A defensive European Union on Friday played down an ongoing confrontation with developing countries over ‘pre-2020 actions’ on climate change that has been weighing down on the negotiations here, but a compromise solution was nowhere in sight yet, with India and China comprehensively rejecting initial proposals to address their demands.
“It does not address any of our concerns. It cannot be acceptable to us,” said an Indian negotiator about a three-point proposal suggested by Fiji, which is presiding over the conference, to end the stalemate.
In a parallel development, the developing countries, at the instance of India and China, have also decided to request the UN climate change secretariat to organise an event at the conference next week to commemorate the 20th anniversary of adoption of the 1997 Kyoto Protocol. The developing countries hope this would help bring more attention to ‘pre-2020 actions’ and put further pressure on developed countries to deliver on their promises. The G-77 group of developing countries, with more than 130 members, sent a formal proposal in this regard to the secretariat Friday.
“We propose to have a ceremony on the adoption of Kyoto Protocol on its 20th anniversary. We hope that kind of event will help us get the political momentum around pre-2020 actions,” Chinese negotiator Chen Zhihua told reporters.
The developing countries have been accusing the developed world of trying to run away from their obligations under Kyoto Protocol that has three more years to run. The Paris Agreement, finalised in 2015, is essentially the successor agreement to Kyoto Protocol.
Kyoto Protocol had placed mandatory emission cut targets on rich and developed countries. These countries had to achieve these cuts in the 2005-2012 period.

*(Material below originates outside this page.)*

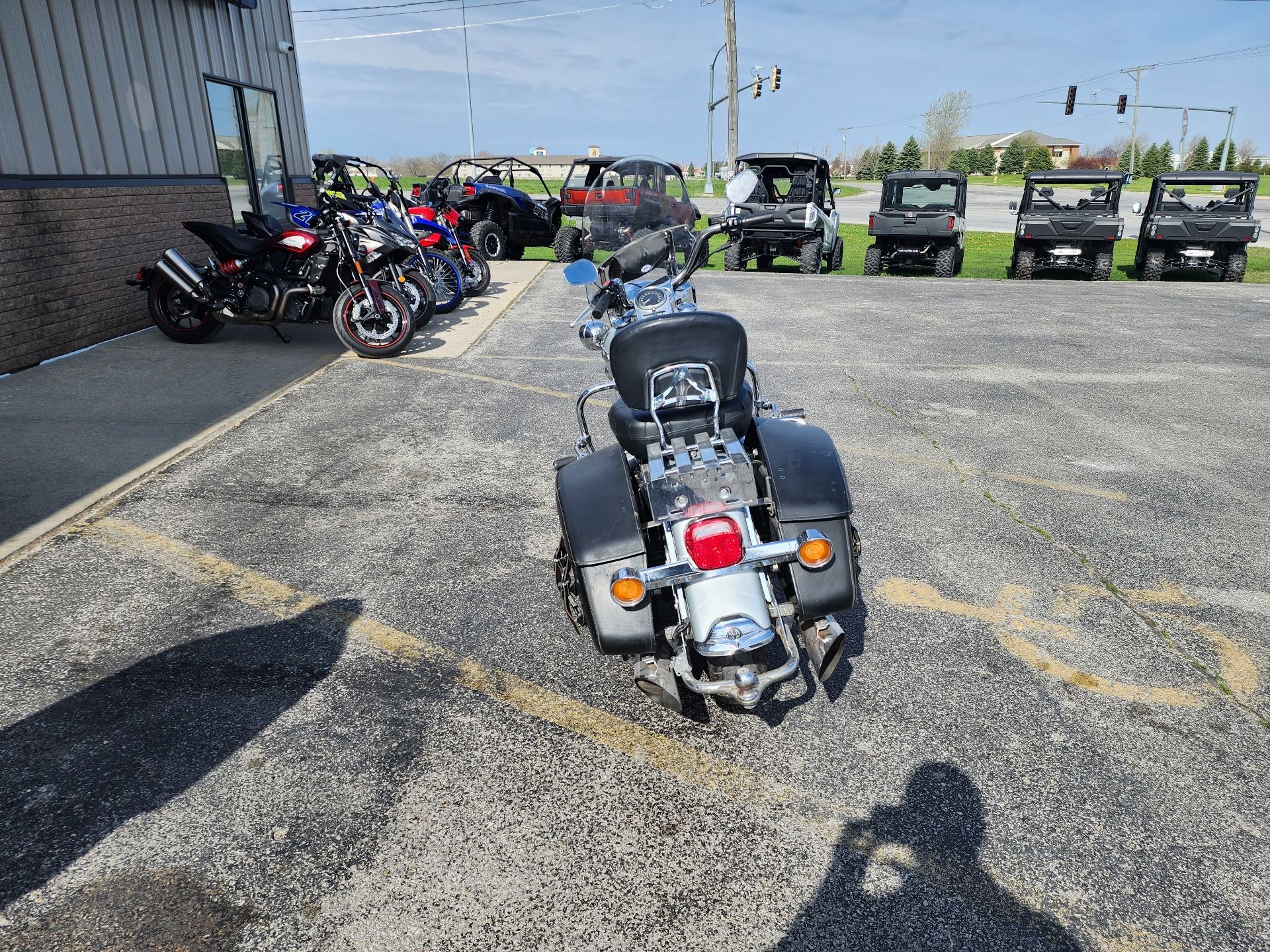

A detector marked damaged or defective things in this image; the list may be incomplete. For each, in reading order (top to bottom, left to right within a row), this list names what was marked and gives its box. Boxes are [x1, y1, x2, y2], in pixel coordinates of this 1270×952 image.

crack in asphalt [843, 373, 1270, 731]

Later, through amendments made in Doha in 2012, the mandate of Kyoto Protocol was extended till 2020 with fresh targets for these countries. The Doha Amendments have still not become operational as adequate number of countries have not yet ratified it.

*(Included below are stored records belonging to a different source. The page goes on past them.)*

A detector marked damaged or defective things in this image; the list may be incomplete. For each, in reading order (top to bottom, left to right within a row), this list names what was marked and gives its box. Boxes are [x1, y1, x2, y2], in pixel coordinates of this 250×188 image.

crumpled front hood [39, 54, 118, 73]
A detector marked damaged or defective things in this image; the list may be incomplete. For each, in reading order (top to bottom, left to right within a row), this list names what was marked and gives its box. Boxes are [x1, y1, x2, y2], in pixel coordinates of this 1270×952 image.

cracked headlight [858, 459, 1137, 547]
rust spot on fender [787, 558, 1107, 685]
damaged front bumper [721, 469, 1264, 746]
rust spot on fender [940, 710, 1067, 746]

Amidst effort at this conference to finalise the rule-book for implementation of Paris Agreement, with hopes of ramping up actions to deal with ever-worsening impacts of climate change, developing countries have been trying to emphasise that actions promised for pre-2020 period under Kyoto Protocol are not neglected. The Paris Agreement does not assign any emission targets on countries, letting them decide for themselves what actions to take.
Since the start of the conference, developing countries have been protesting against non-inclusion of the ‘pre-2020 actions’ in the official agenda of discussions. After a few rounds of informal discussions, Fiji put forward a three-point compromise formula, proposing that discussions on ‘pre-2020 actions’ be held at a scheduled review meeting next year, and every subsequent year after that, and a new website be set up providing information on ‘pre-2020 actions’ being taken.
“We had two specific demands — include pre-2020 discussions in the official agenda, and finalise a timeline for ratification of Doha amendments. These proposals address none of these demands. It cannot therefore be acceptable,” the Indian negotiator said.
Chinese negotiator Chen Zhihua agreed. “The presidency (Fiji) has provided some proposals for our consideration. It is a good signal, but from our side, it is still not enough. So we are trying to provide some comments on it and working with our partners to see what additional work we can do to improve the proposals,” he said.
Meanwhile, Elina Bardram, head of EU delegation, said though EU was yet to ratify the Doha amendments, it was already on course to meet commitments for the pre-2020 period. She said there was no attempt to run away from discussing ‘pre-2020 actions’. It was more about finding the right forums, in several parallel meetings, to discuss this so that the main work of finalising the rule-book for Paris Agreement is not affected.
“There is somehow a misperception that the EU and other countries don’t consider pre-2020 action very important. We do… I will insist on that,” she said.